Source: Financial Times
[Want to get an even deeper understanding of the gender pay gap? Read our previous article: Gender Pay Gap - Myth or Reality? ]
So, What's Next?
There are several things that companies can do to help close the gender pay gap:
1. Look at your gender (and race) pay gap both vertically (the company as a whole) and horizontally (for specific roles). Salesforce paid over $6 million (only about 0.06% of its annual revenues) in the last few years to correct for roles where women were making less than their male counterparts. Tech startup Buffer did something more interesting in looking at how the company's growth impacted the gender imbalance between the highest and lowest paid roles. Buffer is using the data to change its recruiting strategy (including hiring men into departments that are majority-female) and refocus on developing the careers of their female employees.
2. Support new moms during the difficult transition period post giving birth. Having onsite daycare helped Patagonia reduce turnover by 25% while Google decreased its new mom quitting rate by 50% by extending its maternity leave to six months. Other simple measures like allowing returning mothers to work from home several days a week or at a reduced hourly schedule for the first few months can make a huge difference during those stressful times.
3. Help new moms to get back to speed as fast as possible and don't penalize them for the time away from work. Extended maternity leave was shown to have a direct negative impact on women's careers and wages. To mitigate this impact, keep in touch with employees on maternity leave to make sure they stay in the loop. Furthermore, top performer moms often complain that they were downgraded to an average performer and left out of promotion nominations because of the three to six months they've spent taking care of their newborns. This is especially frustrating when they know that they have had stellar performance prior to giving birth and hit all their targets for the year. Recently, a major audit firm realized that this practice was harmful to women's career progression and motivation. It decided to eliminate this practice and enacted a policy to extend performance review scores from prior periods for women who were away on maternity leave.
4. Implement pay transparency for different salary bands both internally and externally. The thought of this may be scary for some HR leaders but the benefits can outweigh the costs in the long run. You will reduce candidates' anxiety about negotiations and also avoid future lawsuits about unfair pay practices like this lawsuit Oracle is facing for allegedly underpaying over 4,00o female and racial minority employees. Learn more about the benefits and downsides of pay transparency.
5. Remove the question about prior salary in job applications. It penalizes applicants who were previously earning less and perpetuates the salary gap for many women and people of color. Pay people for the work they are hired for instead of perpetuating the unfairness of prior employers. In fact, 13 states and 11 municipalities in the U.S. have made it illegal for companies to ask job candidates about prior salaries.

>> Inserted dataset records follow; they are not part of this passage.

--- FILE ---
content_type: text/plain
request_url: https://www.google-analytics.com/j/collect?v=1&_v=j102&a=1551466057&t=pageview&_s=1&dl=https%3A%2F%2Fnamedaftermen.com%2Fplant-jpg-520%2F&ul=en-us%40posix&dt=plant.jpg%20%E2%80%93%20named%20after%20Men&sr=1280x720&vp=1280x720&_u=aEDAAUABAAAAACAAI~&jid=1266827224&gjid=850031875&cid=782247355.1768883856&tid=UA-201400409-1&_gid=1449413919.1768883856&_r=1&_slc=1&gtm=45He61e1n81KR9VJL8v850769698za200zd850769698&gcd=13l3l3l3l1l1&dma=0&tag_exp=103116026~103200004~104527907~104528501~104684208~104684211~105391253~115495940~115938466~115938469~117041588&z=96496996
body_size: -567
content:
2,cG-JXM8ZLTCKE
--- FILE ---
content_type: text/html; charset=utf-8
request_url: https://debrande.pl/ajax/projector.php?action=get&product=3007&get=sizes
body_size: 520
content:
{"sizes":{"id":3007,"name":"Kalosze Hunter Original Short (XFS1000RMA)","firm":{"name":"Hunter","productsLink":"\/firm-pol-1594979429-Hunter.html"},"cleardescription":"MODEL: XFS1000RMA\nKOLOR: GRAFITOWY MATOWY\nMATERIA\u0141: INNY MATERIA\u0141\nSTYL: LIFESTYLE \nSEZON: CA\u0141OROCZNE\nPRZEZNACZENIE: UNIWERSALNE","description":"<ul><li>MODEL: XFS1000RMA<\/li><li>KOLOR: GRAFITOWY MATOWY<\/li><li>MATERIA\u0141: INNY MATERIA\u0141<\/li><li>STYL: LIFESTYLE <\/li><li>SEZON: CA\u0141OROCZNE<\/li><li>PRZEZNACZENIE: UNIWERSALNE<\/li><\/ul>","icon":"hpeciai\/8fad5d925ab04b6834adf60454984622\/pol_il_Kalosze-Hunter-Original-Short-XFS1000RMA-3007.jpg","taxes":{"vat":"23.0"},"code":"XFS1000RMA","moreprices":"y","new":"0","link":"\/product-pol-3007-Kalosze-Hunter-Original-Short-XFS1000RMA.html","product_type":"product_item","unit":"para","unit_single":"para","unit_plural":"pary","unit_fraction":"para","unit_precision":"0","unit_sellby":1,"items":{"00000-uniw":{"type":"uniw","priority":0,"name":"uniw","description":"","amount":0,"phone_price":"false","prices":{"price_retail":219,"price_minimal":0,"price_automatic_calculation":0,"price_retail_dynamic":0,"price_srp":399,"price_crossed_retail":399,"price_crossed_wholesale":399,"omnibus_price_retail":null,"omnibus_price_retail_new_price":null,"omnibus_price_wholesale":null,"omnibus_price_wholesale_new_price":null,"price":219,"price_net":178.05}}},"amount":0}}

Sometimes you may not have the power to change your company's policies but you can certainly ensure that the women and men under your responsibility are paid fairly and have equal opportunities for advancement. You can also help women in your network better position themselves for higher paid roles and negotiate their salaries. Sixty-five percent of women who discovered that they were paid less relative to male peers did so through a conversation with a colleague. So if you think that your colleague is being underpaid, help her negotiate a better salary and/or advocate on her behalf.